Cell phone use in so many areas of our lives is a scourge. It's bad enough that we have to put up with cell phone jerks on trains and in movie theaters. But in school classrooms, cell phones are especially disruptive. Maybe this “Undercover High” show can bring a new level of awareness to this problem.
Students are more compliant if the teacher creates periodic breaks to look at their multiple screens. If they know it won’t be a whole hour until they can reconnect, they will more likely engage a discussion.
The author hit on several key points;
US schools are for baby sitting today, don't fool yourself that its not. Indoctrination and conformity, not for learning is the paramount goals, passing national tests not creative thinking.
US schools are far behind all westernized nations ever since they left local control in favor of Union and Federal control in the 1970. There is a clear and steady decline as the Federal Goverment took more control from parents and teachers. Other countries still allow teachers to control and punish to maintain decline, US kids know there are no real consequences.

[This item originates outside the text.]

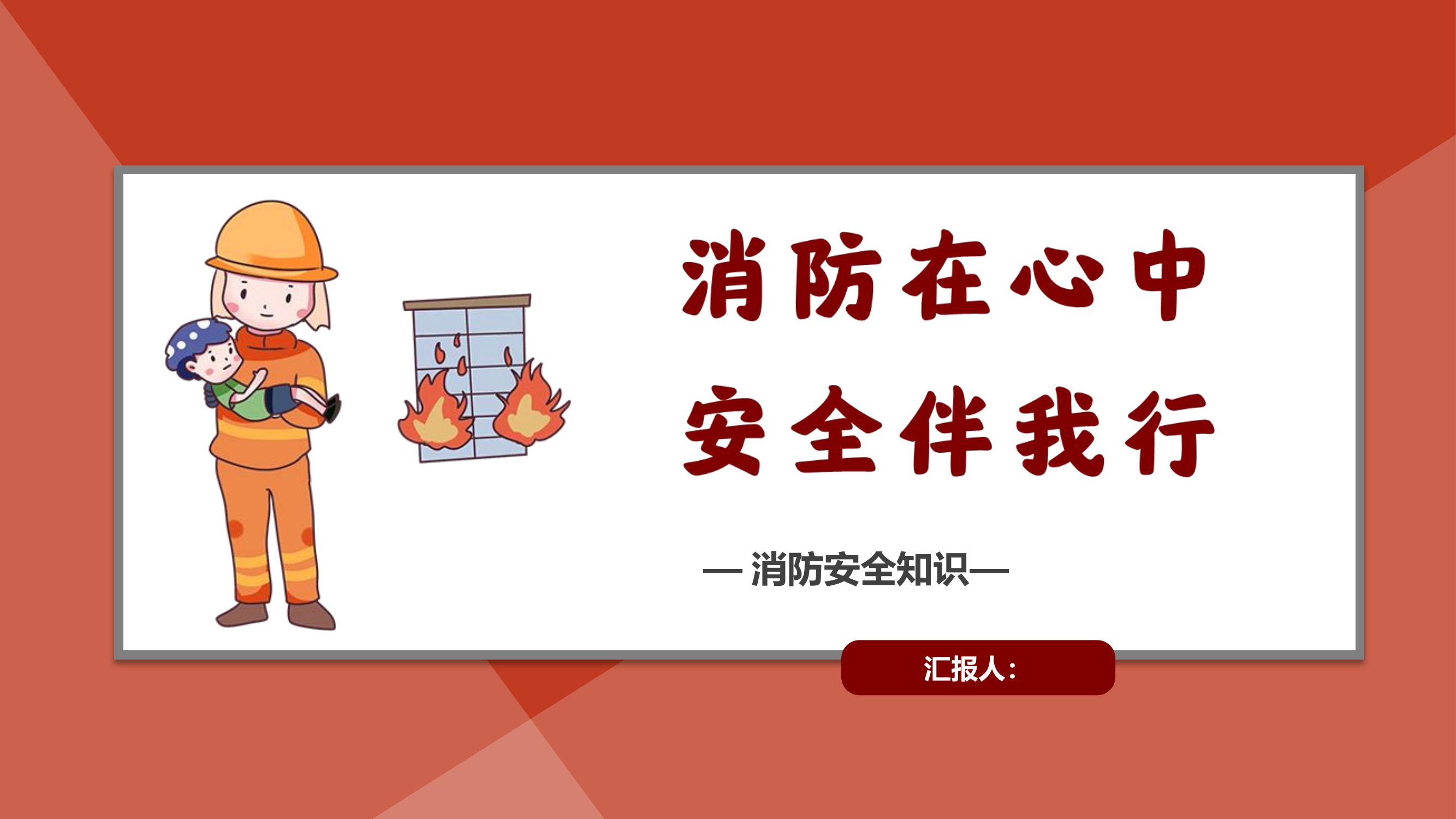 消防在心中
安全伴我行

— 消防安全知识—

汇报人：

We make no allowances for the fact that people can multitask. Ask any kid playing a video game how much he hears of mom and dad having a conversation or argument when they think they are not listening, they catch everything! They just don't always admit it unless it serves them. watch any kid playing a multi-player game, working controls with both hands, holding conversations and side chatting in a corner pop-up window. They can check phones and sit in class. Most of the work is assigned out as home work today. Classroom activities in most schools is about review, test prep and socialization.
Education in general must modernize and catch up to the way kids who are growing up on technology and in a digital age operate. They need to teach within the confines of those technologies, the same ones they will use when they enter the working world.

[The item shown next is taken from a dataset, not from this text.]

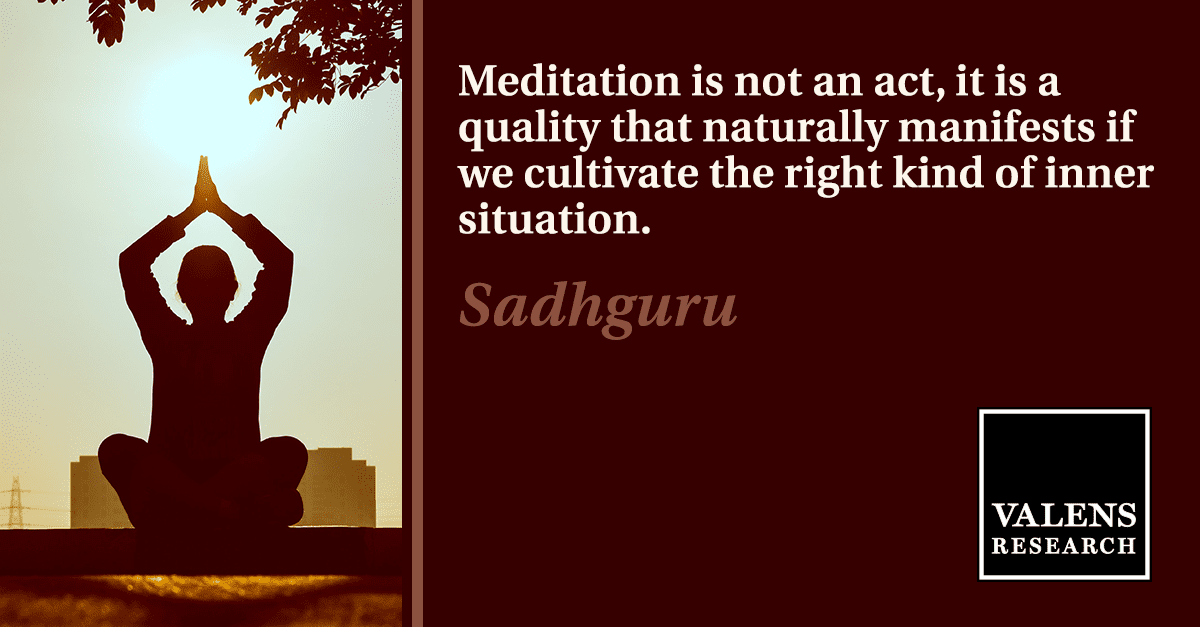 Meditation is not an act, it is a quality that naturally manifests if we cultivate the right kind of inner situation.

Sadhguru

VALENS
RESEARCH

US laws prevent cell phone jammers (though its clear some businesses employ them). Schools should be allowed to legally jam all cell phone signals and unlock it between classes, lunch breaks, and in study halls. They can easily be disabled in the event of an emergency.
The argument that families need to reach kids in an emergency is a falsehood too. Call the office, let the office take a message to the kids just like they used to do for decades. Many schools have in-class email, text, and chat capabilities. Its easy to set up a system that allows parents to get a message to the kids outside of the cell phone.
Things wont change as long as we continue to live in our guilt free, no responsibility, victimhood PC nation and operate the same way raising wimpy, over indulged kids who are never held accountable for their actions.
Either the cell phones go or they do. Schools have the ability to give the teachers the authority to expell a student out of class and take a certain percentage of their grade out, too. Yeh, I get there will be blowback, but that is what unions are for. Use them - teachers.